A. Direct activation by intense pressure and consequent cell damage. Cell damage induces lower pH (H+) and leads to release of potassium (K+) and to synthesis of prostaglandins (PG) and bradykinin (BK). Prostaglandins increase the sensitivity of the terminal to bradykinin and other pain-producing substances.
Nociceptor-Induced Inflammation: Primary afferent nociceptors also have a neuroeffector function. Most nociceptors contain polypeptide mediators that are released from their peripheral terminals when they are activated (Fig. 1-2). An example is substance P, an 11-amino-acid peptide. Substance P is released from primary afferent nociceptors and has multiple biologic activities. It is a potent vasodilator, degranulates mast cells, is a chemoattractant for leukocytes, and increases the production and release of inflammatory mediators. Interestingly, depletion of substance P from joints reduces the severity of experimental arthritis. Primary afferent nociceptors are not simply passive messengers of threats to tissue injury but also play an active role in tissue protection through these neuroeffector functions.

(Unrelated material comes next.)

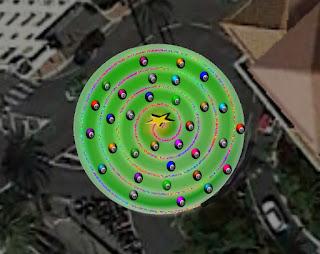 Ahora sí se distingue la magnífica espiral de Arquímedes que forman las luces, y las bolas numeradas.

B. Secondary activation. Impulses generated in the stimulated terminal propagate not only to the spinal cord but also into other terminal branches where they induce the release of peptides, including substance P (SP). Substance P causes vasodilation and neurogenic edema with further accumulation of bradykinin. Substance P also causes the release of histamine (H) from mast cells and serotonin (5HT) from platelets.